### INSTRUÇÕES DO EXERCÍCIO
(1) Transcreva do excerto sobre a proteção de dados no ensino à distância tudo desde "A CNPD alerta" até "em vários países.".
(2) No excerto sobre a proteção de dados no ensino à distância, que exemplos são dados de crianças que podem estar no ambiente dos utilizadores?
(3) Prossiga o texto sobre a proteção de dados no ensino à distância a partir da última frase apresentada.

A CNPD alerta que o “risco de utilização descontextualizada” da informação recolhida pelas plataformas “não deve ser descurado”, salientando que o perigo principal está relacionado “com o tratamento de informação que diz respeito à vida privada dos utilizadores, sejam eles os professores, sejam os alunos”. Com muitos milhões de alunos em casa, devido à pandemia covid-19, estes danos colaterais do ensino à distância têm sido alvo de debate em vários países.
Por cá chegou agora pela mão da CNPD, apesar de nas redes sociais já existirem alertas vários. A comissão chama a atenção para o facto de que os riscos se acentuam quando “os alunos são crianças e jovens, por força da sua maior vulnerabilidade, da sua menor consciência dos riscos e ainda do impacto decorrente da recolha, conservação e análise de dados pessoais ao longo de um extenso período de tempo, com potenciais reflexos na sua vida adulta”.
Através das plataformas electrónicas, “são geralmente recolhidos dados como as imagens dos utilizadores e do ambiente em que se encontram, os relativos às declarações proferidas pelos participantes, seja por captação de som, seja por messaging”, enumera a CNPD. A informação não se fica por aqui já que “também podem ser recolhidos dados de outros indivíduos presentes no ambiente em que os utilizadores se encontram, que podem ser também eles crianças (filhos dos professores, irmãos dos alunos).”.

### DADOS REGISTADOS

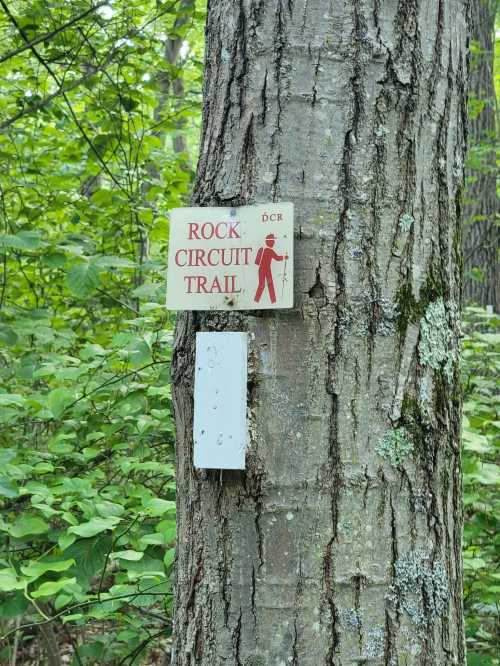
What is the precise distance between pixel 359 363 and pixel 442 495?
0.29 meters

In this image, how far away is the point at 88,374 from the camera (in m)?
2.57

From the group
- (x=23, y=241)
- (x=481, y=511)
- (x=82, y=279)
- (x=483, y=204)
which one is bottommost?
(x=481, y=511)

### RESPOSTAS ÀS TAREFAS
(1)
A CNPD alerta que o “risco de utilização descontextualizada” da informação recolhida pelas plataformas “não deve ser descurado”, salientando que o perigo principal está relacionado “com o tratamento de informação que diz respeito à vida privada dos utilizadores, sejam eles os professores, sejam os alunos”. Com muitos milhões de alunos em casa, devido à pandemia covid-19, estes danos colaterais do ensino à distância têm sido alvo de debate em vários países.

(2) Filhos dos professores e irmãos dos alunos.

(3)
Por outro lado, “além dos dados directamente fornecidos pelos utilizadores e participantes, são ainda observados dados pessoais, tais como o número de acessos à plataforma, horas de acesso à plataforma, nível de participação nas actividades, dos quais é dedutível nova informação sensível dos utilizadores destas”, permitindo a criação dos tais “perfis individualizados”.
Perturbações são identificadas
Nesses perfis é feita também a “análise e previsão de aspectos relacionados, nomeadamente, com aptidões intelectuais, aptidões profissionais, traços de personalidade, desempenho profissional e mesmo com a saúde dos utilizadores”. Ora, frisa a CNPD, isto é “especialmente evidente nas plataformas que disponibilizam conteúdos pedagógicos especificamente adequados para cada utilizador, que se traduzem na tomada de decisões automatizadas assentes em sistemas de inteligência artificial que analisam o comportamento e desempenho dos alunos (learning analytics)”.
Acresce que certas plataformas “são programadas para efectuar análise preditiva, baseada no desempenho dos alunos, também com o propósito de identificar situações de dislexia, distúrbios do espectro do autismo, deficiência intelectual, hiperactividade, distúrbios de atenção, de memória, de percepção, de linguagem ou de interacção social ou outras perturbações dedutíveis em ambiente de aprendizagem”.
Na impossibilidade de evitar todos estes perigos, a CNPD remete para aquele que é o princípio de base da regulamentação europeia sobre protecção de dados: “a minimização de danos”. O que passa também por se escolher plataformas com “finalidades bem definidas e compatíveis com o ensino à distância” e que apenas recolham e tratem “os dados estritamente necessários para as finalidades especificadas”.
E ainda por zelar para que “os professores consigam identificar as correctas configurações para garantir que não decorrem riscos para a privacidade dos utilizadores, com especial enfoque nos alunos” ou por coisas mais simples como esta. “Sempre que possível, deve optar-se por tecnologias que impliquem a menor exposição possível do titular e do seu ambiente familiar (por exemplo fóruns de discussão por oposição a videoconferência)”.